What sounded absurd back then was certainly not that later on. You got lifestyle gurus (including a very successful one that just so happened to be the same culinary student I aforementioned), foods prepared with alternatives, and even regulations to adhere to people’s dietaries demands. Things sure have changed. 


RuPaul commenting on Andrea Beaman's elimination dish in episode 2
RuPaul's comment on her elimination dish in episode 2 wasn't gonna discourage her in the least bit...even if it was true

Even with her sentiment on being driven by the ways of the nutrition Gods, she still had a personality that came off more hip than hippie, and I found that to be quite enjoyable. Maybe it had something to do with her being from New York when the show was made, but I managed to catch on to some of her quips. Per examples include her making a comment of Miguel suggesting to get out of the house more when he lusts over fetish host Madam S in episode 2, joking that she didn’t win a spa vacation despite being victorious in episode 4, and the tire tracks comment during the reunion.  

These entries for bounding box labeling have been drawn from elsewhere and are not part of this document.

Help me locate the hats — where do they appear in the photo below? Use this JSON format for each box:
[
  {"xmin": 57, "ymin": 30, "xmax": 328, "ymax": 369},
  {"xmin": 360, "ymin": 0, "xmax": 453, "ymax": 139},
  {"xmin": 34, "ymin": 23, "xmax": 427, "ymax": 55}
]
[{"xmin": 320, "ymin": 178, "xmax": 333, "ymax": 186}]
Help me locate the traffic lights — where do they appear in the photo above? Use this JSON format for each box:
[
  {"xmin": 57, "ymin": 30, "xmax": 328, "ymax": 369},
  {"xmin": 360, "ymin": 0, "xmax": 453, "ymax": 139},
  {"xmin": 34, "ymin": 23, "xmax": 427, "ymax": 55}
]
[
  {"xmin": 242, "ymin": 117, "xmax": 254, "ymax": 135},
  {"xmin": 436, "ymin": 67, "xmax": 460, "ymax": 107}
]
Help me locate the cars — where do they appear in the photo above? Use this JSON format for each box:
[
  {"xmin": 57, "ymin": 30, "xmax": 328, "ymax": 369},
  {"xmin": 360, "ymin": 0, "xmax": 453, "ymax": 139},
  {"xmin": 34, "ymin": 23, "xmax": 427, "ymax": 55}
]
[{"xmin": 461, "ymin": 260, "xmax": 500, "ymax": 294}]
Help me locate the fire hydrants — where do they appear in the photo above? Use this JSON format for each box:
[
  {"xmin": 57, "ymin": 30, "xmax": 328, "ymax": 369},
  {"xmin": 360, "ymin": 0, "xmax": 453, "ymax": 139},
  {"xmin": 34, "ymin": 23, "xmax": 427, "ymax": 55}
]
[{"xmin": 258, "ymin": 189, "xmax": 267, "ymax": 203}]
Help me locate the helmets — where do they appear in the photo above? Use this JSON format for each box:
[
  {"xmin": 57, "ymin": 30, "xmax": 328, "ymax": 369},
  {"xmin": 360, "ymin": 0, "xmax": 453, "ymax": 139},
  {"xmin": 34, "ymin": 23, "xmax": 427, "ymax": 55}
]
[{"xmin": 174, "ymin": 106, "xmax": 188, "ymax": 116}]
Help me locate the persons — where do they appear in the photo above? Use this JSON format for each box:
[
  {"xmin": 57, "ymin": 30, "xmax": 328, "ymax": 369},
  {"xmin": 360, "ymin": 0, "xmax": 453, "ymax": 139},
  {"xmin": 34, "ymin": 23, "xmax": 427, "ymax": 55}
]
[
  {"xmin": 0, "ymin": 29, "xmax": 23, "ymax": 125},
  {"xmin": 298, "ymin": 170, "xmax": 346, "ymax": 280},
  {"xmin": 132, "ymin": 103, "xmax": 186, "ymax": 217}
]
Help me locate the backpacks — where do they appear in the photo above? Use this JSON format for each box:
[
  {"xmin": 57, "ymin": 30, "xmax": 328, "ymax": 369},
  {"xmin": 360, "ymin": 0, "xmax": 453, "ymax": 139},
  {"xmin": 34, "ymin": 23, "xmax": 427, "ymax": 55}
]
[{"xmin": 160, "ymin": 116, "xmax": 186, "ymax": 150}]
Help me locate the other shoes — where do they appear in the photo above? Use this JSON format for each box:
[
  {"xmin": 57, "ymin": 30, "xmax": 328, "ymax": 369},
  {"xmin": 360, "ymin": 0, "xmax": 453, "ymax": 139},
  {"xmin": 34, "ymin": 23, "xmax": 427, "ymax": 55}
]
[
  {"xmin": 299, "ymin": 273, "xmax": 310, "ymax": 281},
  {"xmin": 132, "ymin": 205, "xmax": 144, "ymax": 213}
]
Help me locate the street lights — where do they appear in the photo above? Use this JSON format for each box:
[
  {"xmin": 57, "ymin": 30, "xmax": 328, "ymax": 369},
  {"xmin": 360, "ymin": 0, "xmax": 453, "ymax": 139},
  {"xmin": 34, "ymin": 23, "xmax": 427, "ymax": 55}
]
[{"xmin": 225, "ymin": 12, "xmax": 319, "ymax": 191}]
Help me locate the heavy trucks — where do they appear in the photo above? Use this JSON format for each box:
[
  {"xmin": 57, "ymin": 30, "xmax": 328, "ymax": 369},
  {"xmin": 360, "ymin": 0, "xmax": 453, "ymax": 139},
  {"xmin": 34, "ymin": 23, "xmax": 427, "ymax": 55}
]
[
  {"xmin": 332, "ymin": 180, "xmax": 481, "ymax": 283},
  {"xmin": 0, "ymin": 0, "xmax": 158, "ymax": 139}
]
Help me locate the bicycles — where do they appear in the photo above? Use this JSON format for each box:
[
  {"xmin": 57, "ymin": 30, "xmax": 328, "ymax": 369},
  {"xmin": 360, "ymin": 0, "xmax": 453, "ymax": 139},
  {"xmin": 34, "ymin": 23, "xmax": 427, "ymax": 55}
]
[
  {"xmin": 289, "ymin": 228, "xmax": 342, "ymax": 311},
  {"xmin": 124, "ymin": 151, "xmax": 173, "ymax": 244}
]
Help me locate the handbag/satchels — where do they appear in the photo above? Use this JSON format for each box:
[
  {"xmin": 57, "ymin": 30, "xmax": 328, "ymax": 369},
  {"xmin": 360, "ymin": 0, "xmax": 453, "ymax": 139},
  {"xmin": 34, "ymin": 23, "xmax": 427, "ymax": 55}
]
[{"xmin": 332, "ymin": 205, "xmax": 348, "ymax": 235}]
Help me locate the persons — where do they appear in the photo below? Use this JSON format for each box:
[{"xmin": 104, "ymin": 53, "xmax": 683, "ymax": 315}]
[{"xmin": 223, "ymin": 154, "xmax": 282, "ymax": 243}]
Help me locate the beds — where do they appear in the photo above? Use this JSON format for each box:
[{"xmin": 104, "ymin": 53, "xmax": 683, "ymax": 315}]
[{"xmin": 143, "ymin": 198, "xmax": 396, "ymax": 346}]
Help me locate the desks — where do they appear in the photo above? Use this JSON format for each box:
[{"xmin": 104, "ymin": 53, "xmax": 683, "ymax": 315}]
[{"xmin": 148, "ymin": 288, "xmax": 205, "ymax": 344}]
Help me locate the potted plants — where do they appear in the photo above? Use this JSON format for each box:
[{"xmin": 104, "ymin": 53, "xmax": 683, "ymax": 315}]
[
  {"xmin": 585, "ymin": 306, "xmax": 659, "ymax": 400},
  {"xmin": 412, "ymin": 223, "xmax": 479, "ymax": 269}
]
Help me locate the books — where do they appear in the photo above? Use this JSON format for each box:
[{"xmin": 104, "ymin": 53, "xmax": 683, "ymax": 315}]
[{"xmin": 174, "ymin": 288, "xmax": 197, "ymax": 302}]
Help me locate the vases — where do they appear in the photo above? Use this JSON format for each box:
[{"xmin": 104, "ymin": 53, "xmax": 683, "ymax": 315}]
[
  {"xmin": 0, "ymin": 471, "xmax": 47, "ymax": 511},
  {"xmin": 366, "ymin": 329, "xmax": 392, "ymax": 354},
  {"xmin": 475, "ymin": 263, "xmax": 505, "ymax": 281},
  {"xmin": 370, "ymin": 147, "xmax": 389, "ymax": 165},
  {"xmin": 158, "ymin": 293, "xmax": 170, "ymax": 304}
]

Though Andrea ended up losing twice when she competed on season 1, she later came back on season 5 as a challenger for the elimination challenge involving alums from past seasons competing against the chefs currently competing. Winning her round of the battle, it was great to see her not only win but also continue her hip streak by implementing a spicy and flirty comment during the battle. She even took light of her being a “nuts and grains girl" in a confessional. 


Not being pressed was something Andrea showed off a lot, and it worked for both better and worse. While it didn't do much for the competition, it did give the viewer a clear understanding of her food. Whether you actually are or aren’t with her sentiments, you do recognize that those are her sentiments, and that's something that is quite finesse if you ask me.